# filter with heater built in?



## selfinfliction

hi all newbie here. i've got novice experience with fish, some salt some fresh, and i decided to pull one of my tanks out of storage tonight and start on setting up a new fresh water tank. it's a 29 gallon, and i'm looking to get another filter system with a built in heater. I do have the tetra power filter 150, but that thing makes way too much noise to be setup in my bedroom where this one is going.

I would rather not have a separate heater inside the tank, as i go for a very sleek kind of setup.

Does anyone have suggestions for what brand/type/part# of filter i could use on this that is reasonably quite and has a built in heater?

thanks in advance for any info


----------



## COM

Rena makes a line of HOB filters that have a combo intake-tube / heater that is an option. That's the best I can think of for a 29 gallon tank.

Rows —
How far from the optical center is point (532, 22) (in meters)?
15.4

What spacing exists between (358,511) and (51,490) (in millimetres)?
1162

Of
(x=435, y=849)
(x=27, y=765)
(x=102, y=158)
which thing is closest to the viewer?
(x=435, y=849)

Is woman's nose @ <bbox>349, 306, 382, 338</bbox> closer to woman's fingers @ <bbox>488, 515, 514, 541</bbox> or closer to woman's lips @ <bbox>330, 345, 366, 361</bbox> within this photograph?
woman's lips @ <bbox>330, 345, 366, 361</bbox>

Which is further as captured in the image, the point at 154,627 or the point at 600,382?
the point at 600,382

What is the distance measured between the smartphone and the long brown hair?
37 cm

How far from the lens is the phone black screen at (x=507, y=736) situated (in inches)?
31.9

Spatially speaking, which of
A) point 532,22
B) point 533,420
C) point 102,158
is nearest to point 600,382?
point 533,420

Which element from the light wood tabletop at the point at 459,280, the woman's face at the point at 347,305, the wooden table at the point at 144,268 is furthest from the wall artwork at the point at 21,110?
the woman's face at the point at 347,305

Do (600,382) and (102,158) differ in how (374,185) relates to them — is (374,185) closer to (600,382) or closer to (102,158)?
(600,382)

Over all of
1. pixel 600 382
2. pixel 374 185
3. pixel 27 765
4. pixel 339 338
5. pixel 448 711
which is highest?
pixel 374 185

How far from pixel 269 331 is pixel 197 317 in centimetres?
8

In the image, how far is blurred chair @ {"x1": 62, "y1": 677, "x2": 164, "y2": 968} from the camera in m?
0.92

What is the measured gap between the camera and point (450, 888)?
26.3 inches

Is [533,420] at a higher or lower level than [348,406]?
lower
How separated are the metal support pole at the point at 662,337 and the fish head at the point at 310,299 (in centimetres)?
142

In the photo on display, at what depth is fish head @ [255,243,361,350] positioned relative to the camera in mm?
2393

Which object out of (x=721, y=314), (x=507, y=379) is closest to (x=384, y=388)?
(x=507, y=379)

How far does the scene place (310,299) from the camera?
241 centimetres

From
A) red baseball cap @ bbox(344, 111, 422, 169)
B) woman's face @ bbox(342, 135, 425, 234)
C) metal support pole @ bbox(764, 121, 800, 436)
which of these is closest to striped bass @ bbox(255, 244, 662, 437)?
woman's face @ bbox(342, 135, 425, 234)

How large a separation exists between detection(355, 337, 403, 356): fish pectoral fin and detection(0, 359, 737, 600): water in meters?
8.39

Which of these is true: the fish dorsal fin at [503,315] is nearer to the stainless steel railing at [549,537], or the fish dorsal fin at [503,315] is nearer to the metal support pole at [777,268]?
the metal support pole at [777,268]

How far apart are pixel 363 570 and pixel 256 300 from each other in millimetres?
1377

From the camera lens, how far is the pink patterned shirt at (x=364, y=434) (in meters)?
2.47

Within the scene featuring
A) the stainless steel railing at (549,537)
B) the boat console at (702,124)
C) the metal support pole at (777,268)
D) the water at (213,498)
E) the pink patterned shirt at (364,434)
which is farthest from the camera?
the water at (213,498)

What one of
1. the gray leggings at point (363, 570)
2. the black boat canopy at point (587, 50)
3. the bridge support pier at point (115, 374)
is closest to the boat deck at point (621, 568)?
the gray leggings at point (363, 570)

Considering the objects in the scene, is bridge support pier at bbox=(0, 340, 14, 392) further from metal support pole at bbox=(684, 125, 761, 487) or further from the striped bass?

Jobs —
1 - In the forum thread about filters with built-in heaters, which brand is suggested for HOB filters with a combined intake-tube and heater?
2 - Count the lines of the records that contain the word "water" and give only the number.

Task-by-task results —
1 - Rena

2 - 3